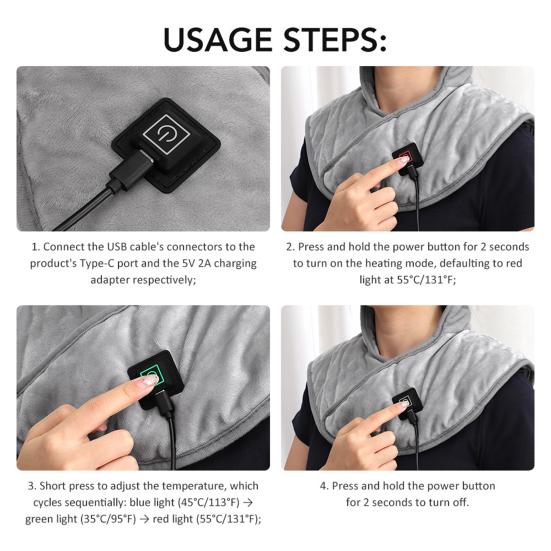 USAGE STEPS:

1. Connect the USB cable's connectors to the product's Type-C port and the 5V 2A charging adapter respectively;

2. Press and hold the power button for 2 seconds to turn on the heating mode, defaulting to red light at 55°C/131°F;

3. Short press to adjust the temperature, which cycles sequentially: blue light (45°C/113°F) → green light (35°C/95°F) → red light (55°C/131°F);

4. Press and hold the power button for 2 seconds to turn off.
◇ ◇ ◇ ◇ ◇ ◇ ◇
From the line that contains "3. Short press" through the last line of the listing, every line is to be restated word for word, both ends included.

3. Short press to adjust the temperature, which cycles sequentially: blue light (45°C/113°F) → green light (35°C/95°F) → red light (55°C/131°F);

4. Press and hold the power button for 2 seconds to turn off.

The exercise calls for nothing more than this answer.